Los que por distintos motivos no se apuntaron al salto tecnológico fueron excluidos rápidamente del proceso productivo rural. Paralelamente a la modernización de las explotaciones agrarias tuvo lugar el ocaso demográfico de Avellanosa. En pocos años se diezma la población, como si una epidemia definitiva hubiera atacado certeramente a la sociedad charra.

Y la fisonomía del pueblo ha variado tanto que para los más longevos resulta admirable. Aquel policultivo de subsistencia, se ha cambiado por un monocultivo intensivo del cereal; aquel parcelario minifundista se ha trocado en fincas ortogonales de grandes dimensiones; aquel paisaje muy arbolado en la vega y el páramo, se ha tornado en un mar de espigas sin árboles ni matas.

Pero en Avellanosa, como en nuestros pueblos vecinos, subsiste ese atractivo ancestral que tenemos las personas por el lugar que nos alumbró, donde están enterrados nuestros ancestros. Lo demostramos consolidando los lares familiares; o los legados más queridos (iglesia, molino, Ayuntamiento). Pero de aquellos que levantaron Santa Eulalia o San Juan recibiríamos hoy bastantes reproches por nuestra desidia.

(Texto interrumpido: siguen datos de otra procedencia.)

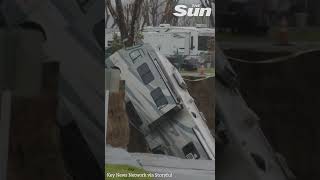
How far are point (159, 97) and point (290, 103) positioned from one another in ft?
2.99

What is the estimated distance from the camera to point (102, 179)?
13.6 feet

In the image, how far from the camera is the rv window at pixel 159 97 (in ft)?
13.1

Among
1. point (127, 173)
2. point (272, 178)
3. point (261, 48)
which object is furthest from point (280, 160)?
point (127, 173)

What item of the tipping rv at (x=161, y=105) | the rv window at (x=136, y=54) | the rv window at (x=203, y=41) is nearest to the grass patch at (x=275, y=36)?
the rv window at (x=203, y=41)

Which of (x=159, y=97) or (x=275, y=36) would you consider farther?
(x=159, y=97)

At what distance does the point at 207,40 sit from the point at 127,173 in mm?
1097

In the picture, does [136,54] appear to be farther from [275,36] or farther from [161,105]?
[275,36]

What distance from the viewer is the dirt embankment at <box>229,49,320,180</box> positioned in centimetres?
391

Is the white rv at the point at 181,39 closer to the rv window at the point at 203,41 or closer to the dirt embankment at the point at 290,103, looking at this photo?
the rv window at the point at 203,41

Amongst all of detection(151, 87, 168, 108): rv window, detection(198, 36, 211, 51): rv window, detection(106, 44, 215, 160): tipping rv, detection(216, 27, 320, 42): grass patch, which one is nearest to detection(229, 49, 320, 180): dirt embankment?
detection(216, 27, 320, 42): grass patch

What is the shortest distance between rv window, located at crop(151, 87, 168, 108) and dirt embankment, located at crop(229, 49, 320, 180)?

Afortunadamente existe en Avellanosa un dinamismo muy encomiable que ha alcanzado logros innegables. Se han mejorado las explotaciones agrarias con el reciente proceso de concentración parcelaria, a costa, eso sí, de masacrar la hermosa masa vegetal del pueblo (parece como si nos persiguiera un mal sino en este aspecto: contábamos con un ejemplar de acebo único en los páramos y lo hemos sacrificado sin piedad). Hemos consolidado para varias generaciones ese edificio común que igualó a los avellanosinos, la iglesia. Hemos recuperado otra de las construcciones más queridas y útiles para la agricultura y ganadería premoderna, el molino de “Villa”. Hemos urbanizado el entorno de río , de la iglesia y del Ayuntamiento. Se ha embellecido el pueblo con nuevas fuentes o brocales de pozo. Se han habilitado áreas recreativas …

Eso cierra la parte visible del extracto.